Chapter 15 ggplot2
15.1 Tidyverse and ggplot2
For this document you will need to install and load the package ggplot2
which is part of tidyverse
. To install the package refer to Section 8.
The tidyverse is a collection of packages that share a unique underlying philosophy, frame work, and syntax. There are approximately 20 tidyverse packages, but the core ones are ggplot2
, dplyr
, tidyr
, readr
, purr
, tibble
, stringr
, and forcats
. You can install these packages individually or all at once using by simply using the command install.packages("tidyverse")
.
We will be focusing on the ggplot2
package for now. The functions and topics that we that we will be covering can be found in Wickham and others (2009).
15.2 Intro to ggplot2
The package ggplot2
is used to produce graphics using a different system then traditional “Base R”. It has an underlying grammar or style that is different that is based on the “grammar of graphics”.

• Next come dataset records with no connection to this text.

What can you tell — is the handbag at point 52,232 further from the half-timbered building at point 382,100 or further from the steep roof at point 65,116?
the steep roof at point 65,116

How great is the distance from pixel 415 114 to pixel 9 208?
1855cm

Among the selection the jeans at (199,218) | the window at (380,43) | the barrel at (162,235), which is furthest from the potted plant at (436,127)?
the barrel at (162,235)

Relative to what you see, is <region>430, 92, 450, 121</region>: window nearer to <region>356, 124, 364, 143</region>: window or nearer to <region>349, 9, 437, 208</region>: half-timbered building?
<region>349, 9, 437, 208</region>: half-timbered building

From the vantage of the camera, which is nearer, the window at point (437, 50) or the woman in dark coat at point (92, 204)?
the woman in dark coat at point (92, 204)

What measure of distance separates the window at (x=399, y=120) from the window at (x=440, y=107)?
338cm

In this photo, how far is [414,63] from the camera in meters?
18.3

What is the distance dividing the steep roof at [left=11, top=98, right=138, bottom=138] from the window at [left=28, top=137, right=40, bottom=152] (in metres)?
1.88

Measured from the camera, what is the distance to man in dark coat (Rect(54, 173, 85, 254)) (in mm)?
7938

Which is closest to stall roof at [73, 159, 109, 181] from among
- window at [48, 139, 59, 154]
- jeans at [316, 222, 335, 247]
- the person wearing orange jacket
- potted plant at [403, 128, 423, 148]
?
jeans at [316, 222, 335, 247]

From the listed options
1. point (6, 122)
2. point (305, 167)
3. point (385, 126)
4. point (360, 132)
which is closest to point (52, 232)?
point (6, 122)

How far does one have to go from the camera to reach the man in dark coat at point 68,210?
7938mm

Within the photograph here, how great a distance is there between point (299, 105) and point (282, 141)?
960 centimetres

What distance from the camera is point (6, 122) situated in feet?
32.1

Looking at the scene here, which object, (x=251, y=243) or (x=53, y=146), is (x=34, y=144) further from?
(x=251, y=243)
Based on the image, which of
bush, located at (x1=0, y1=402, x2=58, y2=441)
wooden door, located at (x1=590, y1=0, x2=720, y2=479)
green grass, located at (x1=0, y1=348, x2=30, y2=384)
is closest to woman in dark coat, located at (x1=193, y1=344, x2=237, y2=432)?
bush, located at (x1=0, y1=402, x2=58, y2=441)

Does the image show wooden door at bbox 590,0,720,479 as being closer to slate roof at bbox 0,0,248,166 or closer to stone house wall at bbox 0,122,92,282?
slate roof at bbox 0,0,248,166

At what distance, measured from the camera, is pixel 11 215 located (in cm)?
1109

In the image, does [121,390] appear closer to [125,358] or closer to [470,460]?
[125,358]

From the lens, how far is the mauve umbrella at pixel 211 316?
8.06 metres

What is the grammar of graphics?
The structure of the “grammar of graphics” aims to create graphics using different layers. The grammar tells us how to map aesthetic attributes (color, shape, size) of a geometric object (points, lines, bars). We might also have a statistical transformation of the data and information about the coordinate system. Faceting is also considered. The combination of these elements make up a “graphic”.

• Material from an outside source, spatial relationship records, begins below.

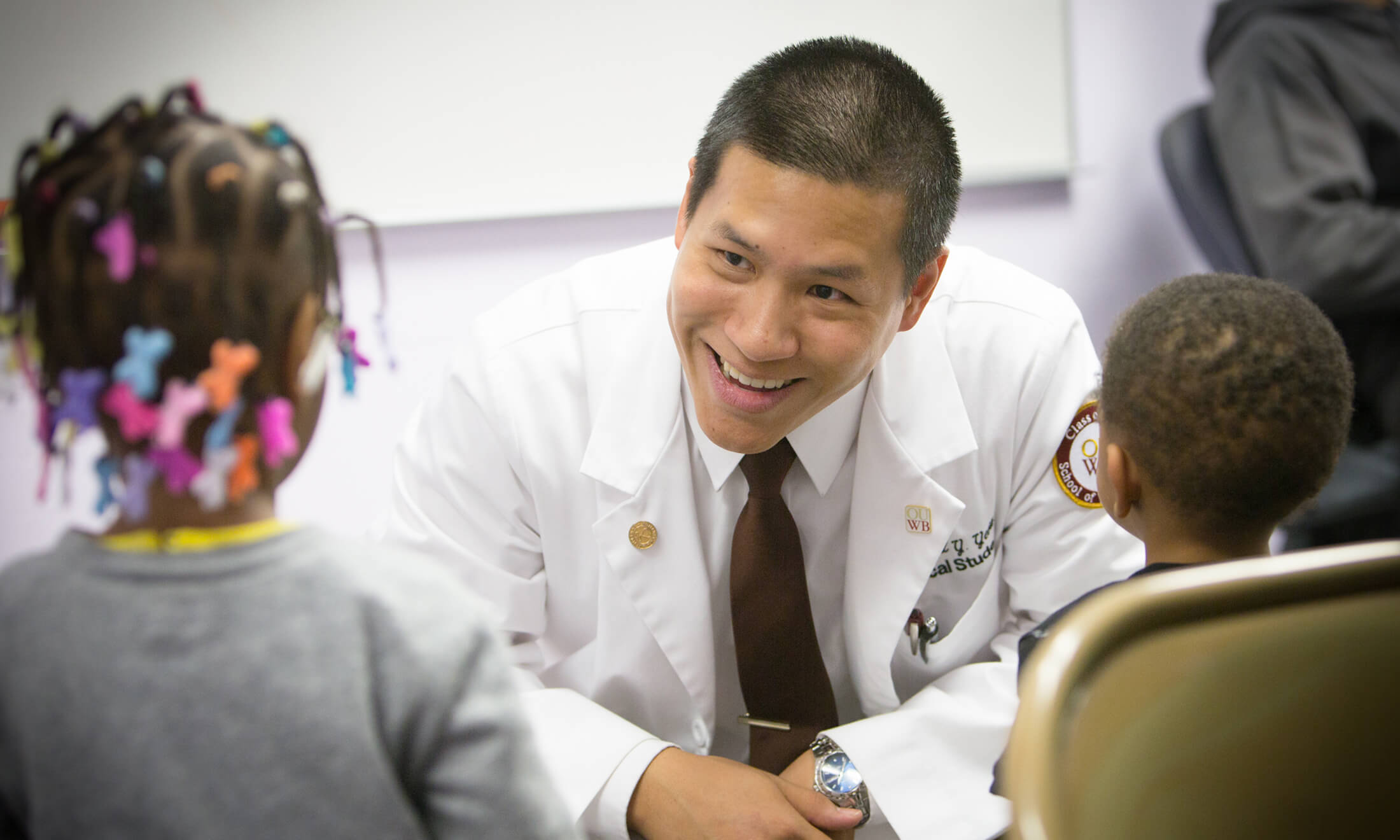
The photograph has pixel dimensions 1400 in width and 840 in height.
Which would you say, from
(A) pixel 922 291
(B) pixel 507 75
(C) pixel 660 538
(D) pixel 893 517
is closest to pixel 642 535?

All plots are composed of data and a mapping.
data: information you want to visualize
mapping: description of how the variables are mapped to aesthetic attributes.
There are five mapping components:
Layer: a collect of geometric elements and statistical transformations.
Geometric elements are called geoms, they are what you see (points, lines, etc.)
Statistical transformations are called stats, they summarize the data (counting observations, makeing models)
Scales: a map of the values in the data space to the aesthetic space.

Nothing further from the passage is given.